Coronavirus (COVID-19): three ways retail is starting to look different

Stewart Samuel
Program Director - Canada

Date : 26 March 2020

With retailers expecting elevated demand levels to continue, although for most at slightly lower levels than recent weeks, we look at what changes are being made to support this and how they could shape food retailing in the future.

1. Range rationalisation: choice vs efficiency

Most retailers are undertaking some form of range rationalisation, especially in high-demand categories. These include paper products, cleaners and sanitizers and dry goods such as canned vegetable, pasta and rice. This enables retailers and suppliers to focus on the high-volume lines, have product available for shoppers and simplify in-store replenishment.

For some brands and long-tail products, this is likely to mean a temporary loss of space. With many retailers focusing on larger pack sizes, this can also cause a challenge with online deliveries, taking up more space in vehicles and lowering drop-density.

Post-crisis, it will be interesting to see if this starts to shape retailer thinking more broadly around customer choice, and its balance with operating efficiency. For most supermarket retailers, customer choice has been the driver behind range development, while discounters, notably Aldi and Lidl, operating efficiency has been prioritised.

This approach has not been to their detriment, and while some retailers may have been reluctant to cut back ranges previously, the hard data from the next few months will may show that they don’t need to add back everything that has been taken out.

2. Dialling-down promotions: reinforcing value in other ways

Many retailers are also reducing the number of promotions being run in-store or curtailing multi-buy deals. This is also being driven through an efficiency lens. It allows retailers and suppliers to dedicate resources to managing key volume lines and use in-store promotional space for additional displays of these products.

As with the range rationalisation exercise, retailers will have the opportunity to assess the impact of running fewer promotions in-store, especially in categories that are not massively impacted by the Coronavirus pandemic. The challenge of such an approach for retailers is to continue demonstrating value to their shoppers.

In the current trading environment, we have seen some retailers introduce larger pack-formats, which are more often found in wholesale and foodservice concepts, to support this. Post-crisis, promotions will remain an important traffic driver, but the volume and type of promotions offered could change.

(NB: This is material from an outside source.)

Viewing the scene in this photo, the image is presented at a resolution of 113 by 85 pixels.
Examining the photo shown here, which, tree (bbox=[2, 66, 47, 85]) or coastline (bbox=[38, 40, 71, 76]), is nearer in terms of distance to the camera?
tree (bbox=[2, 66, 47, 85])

3. Closing foodservice: an opportunity to sense-check direction of travel

Foodservice and freshly prepared food-to-go options have been closed in most retailers that offer them. This is mainly to reduce community spread of Coronavirus, but also reflects the lack of meal-driven missions with the switch for many consumers to work at home. This also helps support in-store efficiencies, enabling retailers to deploy staff elsewhere.

The pandemic brings to life the complexities of operating foodservice within the retail environment. Investing in this area has been a key trend for several years, and one which we expected to continue developing. However, could the crisis put a brake on this development? For some retailers it could cause them to pause and re-think their plans in this area. Rather than operating in-house solutions, partnering with third-parties become more common, while some may look to develop more grab-and-go options, rather than the freshly prepared solutions that many have been championing.